Kadın hâlâ oturuyordu. Karşısındaki adam, nazik bir sesle: “Hanımefendi…” dedi, “Burası Kızılay. Burada inmek zorundasınız.” Kadın başını usulca kaldırdı, gülümsedi. Adam “Maalesef kurallar bunu gerektiriyor.” dedi üzülerek. Kadın, adamın gözlerinin içine baktı ve dedi ki: “Kızılay bir durak mıdır beyefendi? Belki de Kızılay bir otobüstür ve içinde bulunduğumuz dışı kırmızı renkle kaplı ve içerisinde onlarca eskimiş koltuklar bulunan, üzeri ve yanları örtük bu uzunca şey, evet hırıltılı sesler çıkaran bu demir yığını bir duraktır. Ben bu durakta bekliyorum. Bence böyle beyefendi. Ben buna inanıyorum. İstediğim otobüs gelene kadar bekleyeceğim. Şunu da söylemeliyim ki beyefendi: oturmak ve beklemek çoğu zaman yerinde bir eylemdir. Diğer yandan, belki de dünya dönmüyordur da biz dönüyoruzdur. Yani çevreye tepki verebilen ve uzuvları olan bir canlı olarak kafamızı sürekli başka taraflara çevirmiyor muyuz? Hem ayrıca, kafamızı çeviremediğimiz zamanlar vücudumuzu çevirebiliyoruz. İçinde bulunduğumuz yerlerin de çevrilebileceğine inanıyorum. Bu çevirme işi ne zamana kadar devam edecek bilmiyoruz. Ve... (durdu) Her neyse... Yani beyefendi, sonuç olarak ben beklediğim otobüs gelmeden binmeyeceğim ya da sizin ifadenizle ya da kuralların ifadesiyle bu durakta inmeyeceğim. Bu dünya böyle değildir beyefendi. Bu dünya zannettiğiniz gibi değildir.” Adam nazikliğini kaybederek “Ya bu dünya sizin zannettiğiniz gibi değilse hanımefendi?” dedi. Kadın kendinden emin “Bu mümkün değil beyefendi.” dedi, “Çünkü ben buna inanıyorum.” Pıss… Takk… 

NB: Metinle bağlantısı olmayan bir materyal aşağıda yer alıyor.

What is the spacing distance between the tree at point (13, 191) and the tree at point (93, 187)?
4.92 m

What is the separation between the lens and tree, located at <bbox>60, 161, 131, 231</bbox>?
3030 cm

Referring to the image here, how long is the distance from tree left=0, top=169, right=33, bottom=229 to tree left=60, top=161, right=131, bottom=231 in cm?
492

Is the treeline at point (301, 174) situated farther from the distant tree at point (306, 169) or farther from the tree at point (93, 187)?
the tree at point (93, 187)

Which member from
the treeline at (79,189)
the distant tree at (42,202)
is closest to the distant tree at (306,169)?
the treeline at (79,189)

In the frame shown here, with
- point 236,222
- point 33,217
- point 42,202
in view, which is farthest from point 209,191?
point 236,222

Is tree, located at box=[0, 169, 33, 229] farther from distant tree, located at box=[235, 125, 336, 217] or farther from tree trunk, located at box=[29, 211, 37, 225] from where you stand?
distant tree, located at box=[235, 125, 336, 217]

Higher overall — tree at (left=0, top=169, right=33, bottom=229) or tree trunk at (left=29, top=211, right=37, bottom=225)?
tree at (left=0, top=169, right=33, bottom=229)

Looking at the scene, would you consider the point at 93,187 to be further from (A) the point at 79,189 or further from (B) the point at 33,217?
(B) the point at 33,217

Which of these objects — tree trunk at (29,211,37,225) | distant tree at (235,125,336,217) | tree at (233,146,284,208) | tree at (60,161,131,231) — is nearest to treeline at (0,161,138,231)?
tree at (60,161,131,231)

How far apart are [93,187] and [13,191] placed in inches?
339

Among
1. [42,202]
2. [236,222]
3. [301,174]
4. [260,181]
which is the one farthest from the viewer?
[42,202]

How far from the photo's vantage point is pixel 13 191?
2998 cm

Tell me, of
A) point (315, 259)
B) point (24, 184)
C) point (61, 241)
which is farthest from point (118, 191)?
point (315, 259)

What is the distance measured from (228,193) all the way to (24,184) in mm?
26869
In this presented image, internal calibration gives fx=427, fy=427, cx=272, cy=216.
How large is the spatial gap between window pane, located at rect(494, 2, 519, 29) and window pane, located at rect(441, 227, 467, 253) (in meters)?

Adam aceleyle karmaşık seslerin geldiği kapıya yöneldi. Kapı kapanmıştı. Adam telaşla düğmeye bastı. “Lütfen” dedi, “ Lütfen kapıyı açar mısınız? İnmem gerekiyor. Kurallar bunu gerektiriyor.“ Kimse onu dinlemedi. Kapı açılmadı. İnsanlara baktı. Hepsi bir şeylerle ilgileniyordu. Onları izledi bir süre. Sonra düşündü. Kadının yanına gitmeye karar verdi. Kalabalığın içinde ilerledi. Pıss… Takk… Kadının oturduğu koltuğa geldi. Nazikçe omzuna dokundu. Sonra heyecanla “Bekleyebilirim” dedi. Omuzun üstündeki baş adama döndü, gülümsedi. Bu kadın, o kadın değildi: “Bekleyelim.” dedi, “Ama neyi?” Kadın gitmişti. [Yazı: *Mehmet Selim Özban]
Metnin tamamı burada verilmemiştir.